Extract provided
━━━━━━━━━━
The researchers, from the London School of Economics, said they were currently in discussion with the regulators over how their system may be used to help prioritise future inspections.

“It gives us an understanding of aspects of care not captured by existing surveys”

Alex Griffiths

They said they had developed and tested algorithms that reliably read and synthesise thousands of patient comments posted every day on websites such as Twitter, Facebook and NHS Choices.

Remarkably, when tested, they found the synthesised data could effectively predict the outcome of hospital inspections by the Care Quality Commission.

As a result, the study authors suggested their approach could be used to highlight the hospitals most likely to be performing poorly and flag them for inspection.

The researchers said the near real-time information captured by their system offered a much quicker insight into performance than existing surveys and official data collections.

They noted that, following the tragic events at the Mid Staffordshire NHS Foundation Trust in the late 2000s, there had been widespread calls to make better use of patient feedback in addition to traditional performance indicators, which were slow to identify the unacceptable levels of care.

London School of Economics

Social media feedback can help identify ‘high risk’ hospitals

Alex Griffiths

Study author Dr Alex Griffiths said: “The use of automated, near real-time patient feedback provides an opportunity not only to spot and rectify declining standards of care before they become too serious, but also to quickly identify improvements in care and learn what is behind them.”
━━━━━━━━━━
Provided material
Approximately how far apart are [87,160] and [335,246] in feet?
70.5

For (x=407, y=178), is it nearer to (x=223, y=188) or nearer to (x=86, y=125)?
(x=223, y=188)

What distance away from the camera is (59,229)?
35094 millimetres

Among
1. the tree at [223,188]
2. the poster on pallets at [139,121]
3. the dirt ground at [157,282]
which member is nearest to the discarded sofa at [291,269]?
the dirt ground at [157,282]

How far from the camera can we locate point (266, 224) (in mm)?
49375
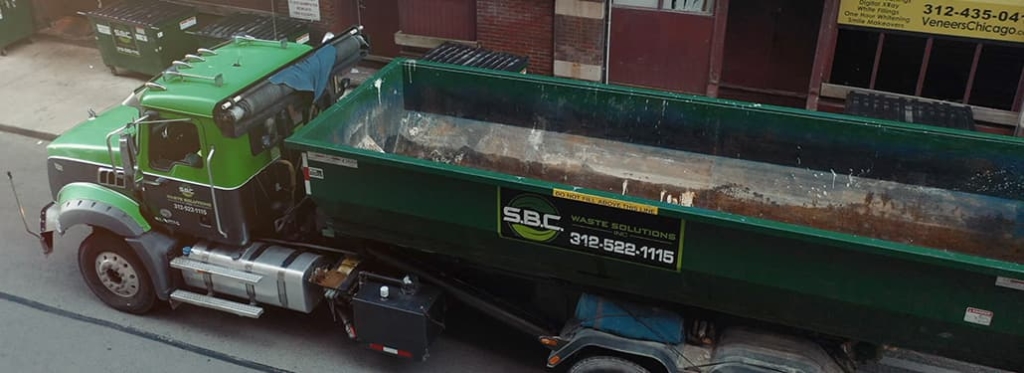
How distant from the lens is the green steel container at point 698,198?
20.9 feet

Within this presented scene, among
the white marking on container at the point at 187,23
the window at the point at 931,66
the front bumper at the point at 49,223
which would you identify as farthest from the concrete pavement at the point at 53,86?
the window at the point at 931,66

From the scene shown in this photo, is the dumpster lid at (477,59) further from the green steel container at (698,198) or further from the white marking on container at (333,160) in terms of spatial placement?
the white marking on container at (333,160)

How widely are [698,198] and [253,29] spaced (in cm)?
911

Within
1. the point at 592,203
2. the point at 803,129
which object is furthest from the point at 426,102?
the point at 803,129

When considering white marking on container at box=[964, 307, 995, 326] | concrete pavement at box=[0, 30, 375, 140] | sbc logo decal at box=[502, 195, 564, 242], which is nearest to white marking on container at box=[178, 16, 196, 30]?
concrete pavement at box=[0, 30, 375, 140]

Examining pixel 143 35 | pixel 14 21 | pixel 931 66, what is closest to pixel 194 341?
pixel 143 35

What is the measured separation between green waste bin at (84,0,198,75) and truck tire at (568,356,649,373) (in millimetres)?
10761

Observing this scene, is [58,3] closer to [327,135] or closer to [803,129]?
[327,135]

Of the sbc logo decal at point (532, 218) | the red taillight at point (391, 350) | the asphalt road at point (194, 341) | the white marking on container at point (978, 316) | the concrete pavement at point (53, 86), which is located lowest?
the asphalt road at point (194, 341)

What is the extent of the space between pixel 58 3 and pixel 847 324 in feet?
56.4

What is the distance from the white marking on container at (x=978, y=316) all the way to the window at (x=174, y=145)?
21.2 feet

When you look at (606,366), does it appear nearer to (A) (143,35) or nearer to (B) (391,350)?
(B) (391,350)

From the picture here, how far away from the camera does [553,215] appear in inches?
280

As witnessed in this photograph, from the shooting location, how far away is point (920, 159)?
26.3 feet
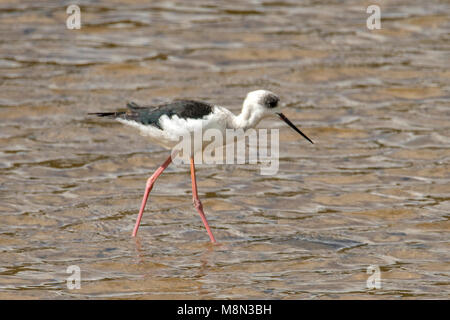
━━━━━━━━━━
Explore the material
1. Echo the passage of the article on social media and hospital care from "They noted that, following" to "levels of care.", inclusive, word for word.
2. Decide whether each statement below agrees with the article on social media and hospital care, answering yes or no and quoting the words of the article that settle it: (a) The researchers are based at the London School of Economics. (b) The algorithms read patient comments from sites including Twitter, Facebook and NHS Choices. (c) The synthesised data failed to predict the outcome of Care Quality Commission inspections.
3. According to the article on social media and hospital care, the tragic events at which trust in the late 2000s led to widespread calls to make better use of patient feedback?
None of the records matter for what is asked here.

Task solutions
1.
They noted that, following the tragic events at the Mid Staffordshire NHS Foundation Trust in the late 2000s, there had been widespread calls to make better use of patient feedback in addition to traditional performance indicators, which were slow to identify the unacceptable levels of care.

2.
(a) Yes: "The researchers, from the London School of Economics"
(b) Yes: "patient comments posted every day on websites such as Twitter, Facebook and NHS Choices"
(c) No: "the synthesised data could effectively predict the outcome of hospital inspections by the Care Quality Commission"

3. The Mid Staffordshire NHS Foundation Trust.